**Page excerpt:**
+-------+
Will the City impose a city licensing fee or additional taxes on the guys who pedal the bicycles to sell ice cream at the waterfront? Will they charge us if we bring towels or an umbrella or our own snacks? Will they charge us to park (bonus — keeps the riff raff away if there’s no free parking, don’t ‘cha know).
It amazes me how much time our elected officials spend dreaming up ways to soak every nickel out of us — out-of-sight property tax bills, exorbitant water bills, expensive city stickers, obnoxious beach token fees, excessive trash and recycling fees, ridiculous burglar alarm licensing fees, etc. How about devoting 30 minutes at each City Council meeting exclusively to cutting costs?
The new City Manager needs to put “cutting costs” on his “to do list”, no matter what the City Council says. The Evanston taxpayers will send his name to the Vatican for sainthood consideration if he can institute some discipline and get the City to curb its hog-wild spending.
Might not be fatter fees
It was impossible to tell for sure from the brief comments by the aldermen, but it’s also possible they were thinking of adding amenities like lakefront restaurants or other projects that would generate tax city revenue and new jobs without increasing fees.
But then some folks don’t want to have commerce intrude on the lakefront either.
— Bill
Re: the city and saving money
Who was the rocket scientist who thought that Maple Ave between Clark and Church needed “improvement”? Whose brother-in-law (father, uncle, grandson, etc.) got the contract and at what cost. Just wondering, that’s all!
Naperville has to make same kind of cuts Evanston does
Naperville cuts 22 employees, won’t fill 27 vacant positions
Tribune staff report January 9, 2010
Naperville cut 49 positions this week to help the city close a budget deficit, officials said Friday.
The city eliminated 22 positions and 27 vacant positions to save $3.6 million a year, officials said. Combined with 43 positions eliminated last January, the cuts amount to 10 percent of the work force and will save the city about $7 million a year.
Officials are trying to close an $11 million deficit this year.
In comparison to Naperville, Evanston is way behind the curve
Here’s what Naperville did THIS YEAR – laid off 10 percent of its employees, including 17 from the police department and two from the fire department.
But more importantly, it’s what Naperville did LAST YEAR that is interesting. The city laid off 23 employees and eliminated 23 vacant positions. And, some city employees voluntarily took unpaid time off.
In other words, Naperville was acting on budget shortfalls last year.
In a span of one year, Naperville laid off and eliminated 92 city jobs.
Evanston has laid off ZERO, NADA, ZILCH employees. And the proposal is to end 47 jobs – only four in the police department and one in the fire department.
In addition, union employees, which is the vast majority of city employees, would still get an annual merit increase – non-union employees have no such luck.
I’m not sure how many of the actual Evanston employees losing their jobs are union members but I suspect very few. It’s my understanding that the 17 library employees losing their jobs are not in the union.
This is typical in this town when you have the PRESIDENT of the city union employees sitting on a budget task force, participating in budget recommendations. EVERY Council member and the mayor are Democrats who are clearly in bed with the unions on every government level.
This, I believe, is the primary reason why NO city employees have been laid off during a three-year-long Recession and city budget shortfalls.
No one is willing to bite the hand that feeds them.
Instead, we see the city continue on with its tax increases to feed the machine.
Reply:
Two points …
At the budget meeting today the AFSCME union leader who spoke said the library workers being laid off are union members.
Also, the city manager is not proposing a property tax increase this year, although he is proposing an increase in fees for trash pickup.
— Bill
Greedy pig
Someone’s gotta say it. The city of Evanston is a fat, bloated greedy pig. An intervention is needed. Governmentaholics Anonymous for all of you! Stop it already. Cut your damn spending. End of story.
+-------+
(Dataset entries)
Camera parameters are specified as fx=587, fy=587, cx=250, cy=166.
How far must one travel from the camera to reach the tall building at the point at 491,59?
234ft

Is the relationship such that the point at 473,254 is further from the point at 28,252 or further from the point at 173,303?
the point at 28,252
+-------+
**What to produce:** Duplicate the part of the comments on Evanston city spending that opens with the words containing "This is typical" and closes with "every government level.".

**Expected answer:**
This is typical in this town when you have the PRESIDENT of the city union employees sitting on a budget task force, participating in budget recommendations. EVERY Council member and the mayor are Democrats who are clearly in bed with the unions on every government level.